Андроник III, прозванный в народе Красивым, пришел к власти, свергнув с престола своего деда и убив собственного отца. Добравшись таким кровавым путем до трона, Андроник возвысил своего верного друга и помощника Иоанна Кантакузина, которого уже тогда по праву считали одним из умнейших людей в империи. Андроник сделал Иоанна эпархом и отдал в его руки управление страной.
У самого Андроника не было времени заниматься политикой, он слишком увлекался охотой, праздничными фейерверками и красивыми женщинами. Он получал от власти максимум удовольствий, а управлять страной ему просто не хотелось, и он отдавал эту обязанность, или привилегию, каждый волен назвать как ему нравится, в руки Иоанна Кантакузина.

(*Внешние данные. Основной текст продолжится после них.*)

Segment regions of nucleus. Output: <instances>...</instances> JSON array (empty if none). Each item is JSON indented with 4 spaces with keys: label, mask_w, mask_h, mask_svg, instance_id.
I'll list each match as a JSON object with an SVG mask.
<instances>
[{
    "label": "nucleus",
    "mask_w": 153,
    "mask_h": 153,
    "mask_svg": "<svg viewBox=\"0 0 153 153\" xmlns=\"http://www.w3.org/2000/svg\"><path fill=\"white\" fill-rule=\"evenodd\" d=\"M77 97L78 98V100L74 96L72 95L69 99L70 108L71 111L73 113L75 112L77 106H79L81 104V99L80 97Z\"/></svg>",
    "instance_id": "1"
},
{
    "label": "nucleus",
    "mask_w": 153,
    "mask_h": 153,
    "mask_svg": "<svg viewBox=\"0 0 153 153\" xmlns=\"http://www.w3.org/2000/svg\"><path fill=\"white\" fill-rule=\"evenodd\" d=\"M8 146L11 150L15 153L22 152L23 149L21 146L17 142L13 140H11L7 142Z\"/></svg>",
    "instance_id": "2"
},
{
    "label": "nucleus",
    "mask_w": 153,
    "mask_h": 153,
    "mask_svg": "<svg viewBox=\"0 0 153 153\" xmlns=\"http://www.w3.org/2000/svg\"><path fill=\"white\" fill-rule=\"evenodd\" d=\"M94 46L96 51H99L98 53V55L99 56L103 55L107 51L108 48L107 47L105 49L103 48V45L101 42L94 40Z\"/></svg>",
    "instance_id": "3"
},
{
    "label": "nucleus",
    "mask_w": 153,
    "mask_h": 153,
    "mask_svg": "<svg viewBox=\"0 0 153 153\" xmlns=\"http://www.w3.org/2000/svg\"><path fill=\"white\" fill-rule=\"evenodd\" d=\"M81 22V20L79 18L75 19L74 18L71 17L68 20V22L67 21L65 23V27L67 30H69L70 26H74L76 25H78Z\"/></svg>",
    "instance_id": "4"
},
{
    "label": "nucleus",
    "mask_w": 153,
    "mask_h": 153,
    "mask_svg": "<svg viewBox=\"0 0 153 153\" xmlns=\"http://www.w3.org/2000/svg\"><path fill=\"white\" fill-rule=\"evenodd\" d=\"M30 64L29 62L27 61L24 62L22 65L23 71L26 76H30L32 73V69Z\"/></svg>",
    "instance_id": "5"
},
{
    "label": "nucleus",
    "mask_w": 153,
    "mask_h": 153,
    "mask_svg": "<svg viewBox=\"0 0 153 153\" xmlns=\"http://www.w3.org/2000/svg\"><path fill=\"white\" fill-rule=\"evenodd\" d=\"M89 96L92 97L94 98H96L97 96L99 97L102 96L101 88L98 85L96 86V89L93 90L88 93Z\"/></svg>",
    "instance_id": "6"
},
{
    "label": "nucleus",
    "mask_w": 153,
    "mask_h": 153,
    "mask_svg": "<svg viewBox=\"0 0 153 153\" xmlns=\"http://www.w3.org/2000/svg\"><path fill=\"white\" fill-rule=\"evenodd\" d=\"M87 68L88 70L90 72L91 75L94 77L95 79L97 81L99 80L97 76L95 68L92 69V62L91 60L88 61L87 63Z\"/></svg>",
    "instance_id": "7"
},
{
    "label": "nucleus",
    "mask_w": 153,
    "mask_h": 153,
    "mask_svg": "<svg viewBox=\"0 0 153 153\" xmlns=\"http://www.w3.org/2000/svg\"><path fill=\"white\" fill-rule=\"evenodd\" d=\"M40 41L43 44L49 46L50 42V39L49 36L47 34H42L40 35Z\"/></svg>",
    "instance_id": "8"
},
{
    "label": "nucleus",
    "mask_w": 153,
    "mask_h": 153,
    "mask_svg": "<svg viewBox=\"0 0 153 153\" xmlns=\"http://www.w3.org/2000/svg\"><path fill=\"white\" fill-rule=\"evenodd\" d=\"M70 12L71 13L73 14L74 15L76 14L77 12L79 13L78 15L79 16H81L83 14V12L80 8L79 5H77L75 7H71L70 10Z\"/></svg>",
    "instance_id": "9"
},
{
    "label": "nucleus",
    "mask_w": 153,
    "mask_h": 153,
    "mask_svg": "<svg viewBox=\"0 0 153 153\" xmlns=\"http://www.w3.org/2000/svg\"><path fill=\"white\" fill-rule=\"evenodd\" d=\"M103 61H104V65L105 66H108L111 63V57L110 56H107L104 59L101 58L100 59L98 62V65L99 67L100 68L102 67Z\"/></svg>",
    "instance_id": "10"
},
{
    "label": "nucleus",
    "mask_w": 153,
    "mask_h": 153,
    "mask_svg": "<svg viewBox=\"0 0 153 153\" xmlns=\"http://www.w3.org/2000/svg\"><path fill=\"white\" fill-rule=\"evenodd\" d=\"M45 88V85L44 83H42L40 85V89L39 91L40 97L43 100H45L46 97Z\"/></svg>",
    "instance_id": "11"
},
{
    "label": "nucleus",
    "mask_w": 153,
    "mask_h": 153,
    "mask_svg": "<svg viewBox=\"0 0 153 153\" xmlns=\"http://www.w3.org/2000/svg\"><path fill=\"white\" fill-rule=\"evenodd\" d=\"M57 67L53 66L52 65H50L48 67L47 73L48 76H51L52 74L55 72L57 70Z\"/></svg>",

Мать императора Ксения-Мария и его жена Анна Савойская не доверяли Иоанну и пытались очернить его в глазах императора, но Андроник всегда защищал старого друга, считая все, что говорили про Иоанна, «бабскими сплетнями».
Однако все когда-нибудь кончается — император умер, и Иоанн оказался в крайне неприятном положении — к власти приходили его враги. Анна Савойская становилась регентом при малолетнем сыне Андроника Иоанне Палеологе. Иоанн Кантакузин не собирался безропотно смотреть, как Анна Савойская ввергнет страну в пучину бед, а его предаст мучительной смерти. Он собирался бороться. Так что в то раннее утро Византийская империя стояла на пороге гражданской войны.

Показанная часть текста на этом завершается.